Abstract
Docosahexaenoic acid (DHA) is an n-3 fatty acid that is an important structural component of the cell membrane. DHA exerts potent anti-inflammatory effects through G protein-coupled receptor 120 (GPR120), which is a functional receptor for n-3 fatty acids. DHA also regulates osteoclast formation and function. However, no studies have investigated the effect of DHA on inflammation-induced osteoclast formation in vivo.
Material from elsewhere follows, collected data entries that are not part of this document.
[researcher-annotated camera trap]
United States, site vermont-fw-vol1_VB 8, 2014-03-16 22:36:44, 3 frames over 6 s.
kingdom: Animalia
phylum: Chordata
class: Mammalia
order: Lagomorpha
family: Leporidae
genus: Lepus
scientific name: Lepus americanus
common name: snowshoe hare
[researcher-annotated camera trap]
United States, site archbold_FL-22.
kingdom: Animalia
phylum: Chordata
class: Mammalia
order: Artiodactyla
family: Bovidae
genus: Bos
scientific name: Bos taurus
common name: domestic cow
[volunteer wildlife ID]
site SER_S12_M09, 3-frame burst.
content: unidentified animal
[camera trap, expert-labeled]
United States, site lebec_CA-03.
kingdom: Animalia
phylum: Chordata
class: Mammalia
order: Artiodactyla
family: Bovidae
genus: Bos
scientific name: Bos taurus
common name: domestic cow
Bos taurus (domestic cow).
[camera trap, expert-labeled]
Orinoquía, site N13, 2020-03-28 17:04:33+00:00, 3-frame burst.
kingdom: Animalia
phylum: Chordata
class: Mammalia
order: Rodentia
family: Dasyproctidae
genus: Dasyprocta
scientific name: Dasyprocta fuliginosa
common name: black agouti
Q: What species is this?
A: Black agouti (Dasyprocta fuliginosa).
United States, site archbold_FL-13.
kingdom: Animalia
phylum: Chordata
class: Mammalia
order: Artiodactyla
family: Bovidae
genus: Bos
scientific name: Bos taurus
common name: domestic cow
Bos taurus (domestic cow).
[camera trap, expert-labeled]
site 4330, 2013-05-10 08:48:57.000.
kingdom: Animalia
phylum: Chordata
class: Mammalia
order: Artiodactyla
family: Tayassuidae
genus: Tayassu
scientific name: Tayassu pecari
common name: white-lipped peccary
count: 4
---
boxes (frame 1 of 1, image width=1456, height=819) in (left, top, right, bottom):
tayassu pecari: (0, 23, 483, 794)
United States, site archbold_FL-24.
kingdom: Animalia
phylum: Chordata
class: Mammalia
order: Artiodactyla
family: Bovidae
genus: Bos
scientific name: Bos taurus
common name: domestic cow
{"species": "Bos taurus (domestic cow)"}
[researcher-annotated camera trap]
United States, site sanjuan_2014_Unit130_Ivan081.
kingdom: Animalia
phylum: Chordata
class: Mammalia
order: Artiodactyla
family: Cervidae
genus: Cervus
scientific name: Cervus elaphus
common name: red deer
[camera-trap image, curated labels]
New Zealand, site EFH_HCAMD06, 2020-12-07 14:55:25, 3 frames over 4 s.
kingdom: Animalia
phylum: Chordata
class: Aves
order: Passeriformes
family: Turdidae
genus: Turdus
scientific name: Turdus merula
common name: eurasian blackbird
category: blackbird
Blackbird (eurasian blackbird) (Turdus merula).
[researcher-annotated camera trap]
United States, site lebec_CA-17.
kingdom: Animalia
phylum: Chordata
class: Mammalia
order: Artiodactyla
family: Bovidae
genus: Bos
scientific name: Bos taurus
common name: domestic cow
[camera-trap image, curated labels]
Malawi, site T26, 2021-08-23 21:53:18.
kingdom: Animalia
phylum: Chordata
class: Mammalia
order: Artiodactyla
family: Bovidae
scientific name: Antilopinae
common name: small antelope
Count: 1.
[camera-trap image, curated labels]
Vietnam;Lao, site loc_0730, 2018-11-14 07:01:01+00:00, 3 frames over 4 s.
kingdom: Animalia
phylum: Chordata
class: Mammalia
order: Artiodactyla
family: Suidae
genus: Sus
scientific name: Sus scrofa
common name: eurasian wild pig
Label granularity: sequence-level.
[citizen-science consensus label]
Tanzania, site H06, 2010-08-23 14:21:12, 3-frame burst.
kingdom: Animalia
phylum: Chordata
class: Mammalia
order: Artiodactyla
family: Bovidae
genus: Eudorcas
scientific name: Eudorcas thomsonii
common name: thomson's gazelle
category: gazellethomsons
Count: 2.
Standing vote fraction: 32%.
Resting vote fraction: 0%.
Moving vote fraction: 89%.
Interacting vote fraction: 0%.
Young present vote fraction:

In the present study, we investigated whether DHA influences osteoclast formation, bone resorption and the expression of osteoclast-associated cytokines during lipopolysaccharide (LPS)-induced inflammation in vivo, and then we elucidated the underlying mechanisms by using in vitro experiments. In vitro experiments revealed both receptor activator of NF-kB ligand (RANKL)- and tumor necrosis factor-α (TNF-α)-induced osteoclast formation was inhibited by DHA. Supracalvarial administration of LPS with or without DHA was carried out for 5 days and then the number of osteoclasts, ratio of bone resorption pits and the level of type I collagen C-terminal cross-linked telopeptide were measured. All measurements were significantly lower in LPS+DHA-co-administered mice than LPS-administered mice. However, this DHA-induced inhibition was not observed in LPS-, DHA-, and selective GPR120 antagonist AH7614-co-administered mice. Furthermore, the expression of RANKL and TNF-α mRNAs was lower in the LPS+DHA-co-administered group than in the LPS-administered group in vivo. TNF-α mRNA levels were decreased in macrophages co-treated with LPS+DHA compared with cells treated with LPS in vitro. In contrast, RANKL mRNA expression levels from osteoblasts co-treated with DHA and LPS in vitro were equal to that in cells treated with LPS alone. Finally, the inhibitory effects of DHA on osteoclast formation in vitro were not observed by using osteoclast precursors from GPR120-deficient mice, and inhibition of LPS-induced osteoclast formation and bone resorption by DHA in vivo was not observed in GPR120-deficient mice. These results suggest that DHA inhibits LPS-induced osteoclast formation and bone resorption in vivo via GPR120 by inhibiting LPS-induced TNF-α production in macrophages along with direct inhibition of osteoclast formation.
Highlights
Osteoclasts, which are specialized bone resorbing cells derived from hematopoietic stem cells, play important roles in bone remodeling and in bone destruction in diseases such as rheumatoid arthritis, osteoporosis, and periodontal disease [1]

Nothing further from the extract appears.